Every file path in every subagent prompt is an absolute path. Subagents do not inherit your working directory. If you write `/tmp/fanout-abc123/workers/W01.md`, that exact string appears in the prompt — never `./workers/W01.md` or `workers/W01.md`.

## Checklist

Create a task (TaskCreate) for every item below. Mark each `in_progress` before starting it, `completed` after finishing. Do not skip items or batch them.

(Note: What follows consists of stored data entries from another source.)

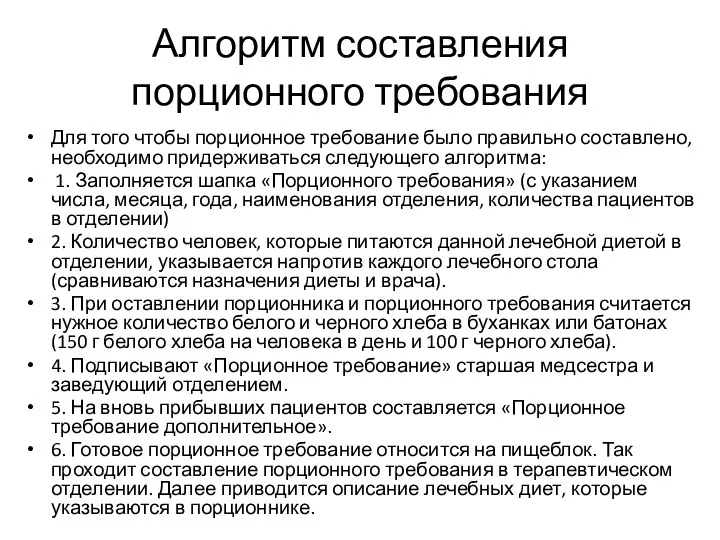 Алгоритм составления порционного требования

• Для того чтобы порционное требование было правильно составлено, необходимо придерживаться следующего алгоритма:
• 1. Заполняется шапка «Порционного требования» (с указанием числа, месяца, года, наименования отделения, количества пациентов в отделении)
• 2. Количество человек, которые питаются данной лечебной диетой в отделении, указывается напротив каждого лечебного стола (сравниваются назначения диеты и врача).
• 3. При оставлении порционника и порционного требования считается нужное количество белого и черного хлеба в буханках или батонах (150 г белого хлеба на человека в день и 100 г черного хлеба).
• 4. Подписывают «Порционное требование» старшая медсестра и заведующий отделением.
• 5. На вновь прибывших пациентов составляется «Порционное требование дополнительное».
• 6. Готовое порционное требование относится на пищеблок. Так проходит составление порционного требования в терапевтическом отделении. Далее приводится описание лечебных диет, которые указываются в порционнике.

- [ ] Ask user for analysis goal (or confirm from context)
- [ ] Ask user for effort level
- [ ] Estimate corpus size (use Bash `wc -c` for character counts)
- [ ] Compute layout (run compute_layout.py or use Bash `python3 -c "..."` — never mental math)
- [ ] Generate critic-to-segment assignment table (use `python3 -c "..."`)
- [ ] Create temp directory with `segments/`, `workers/`, `critics/` subdirectories
- [ ] Enter plan mode and write orchestration plan with diagram, assignment tables, and file layout
- [ ] Exit plan mode and get user approval
- [ ] Create all subagent tasks (one per Worker, Critic, Summarizer) with dependencies
- [ ] Launch Workers in parallel; verify output files exist with `ls`
- [ ] Launch Critics in parallel; verify output files exist with `ls`
- [ ] Launch Summarizer; verify output file exists
- [ ] Return report path to user

Overview

This skill orchestrates a simple two-stage fan-out analysis for corpora that exceed a single agent's effective context. It splits the corpus across parallel Worker subagents, routes Worker outputs to Critic subagents for independent reviews, and then synthesizes everything with a single Summarizer while tracking tasks and handling failures. The workflow produces explicit files and an auditable orchestration plan before any work begins.

How this skill works

The skill computes a layout (segments, Workers, Critics) from corpus size and an effort-level choice, creates a temp workspace with absolute paths, and writes a plan that includes a fan-out diagram and assignment tables. It then creates tasks for every Worker, Critic, and the Summarizer, launches Workers in parallel, verifies outputs, launches Critics in parallel, verifies outputs again, and finally runs the Summarizer to produce the final report. Built-in failure recovery handles context-limit splits, missing outputs, and stuck agents.

When to use it

  • Analyzing large text, code, or data collections that exceed one agent's context window
  • When you want redundant independent reviews of each segment to reduce missed items
  • When you need an auditable, file-backed orchestration with explicit task dependencies
  • When you need a repeatable pipeline that can recover from agent failures
  • When you want a short, controlled burst of parallelism rather than continuous streaming

Best practices

  • Confirm the analysis goal and choose an effort level before computing the layout
  • Provide file paths so token estimates can be calculated with wc -c or the bundled script
  • Always use absolute paths in prompts and plan documents
  • Create all tasks and dependencies up front; do not launch subagents until the plan is approved
  • Use the split-on-failure rules (append a/b) for context-limit problems rather than blind retries

Example use cases

  • Codebase review: split thousands of source files into segments, detect patterns and hotspots
  • Literature survey: analyze a large corpus of papers, have critics flag gaps, then synthesize findings
  • Log analysis: partition massive log archives for parallel anomaly detection and consolidated reporting
  • Policy audit: run independent critics on each policy segment to surface contradictions before final summary

FAQ

How do I pick an effort level?

Choose 'Some effort' for most runs, 'A lot of effort' when thoroughness matters, and 'Herculean effort' when missing anything is unacceptable. I can recommend one based on your corpus size and goals.

What happens if a Worker hits a context limit?

Split the worker's segments into two new Worker tasks (W03a/W03b), create tasks with the same dependencies, mark the original completed, and launch the new Workers.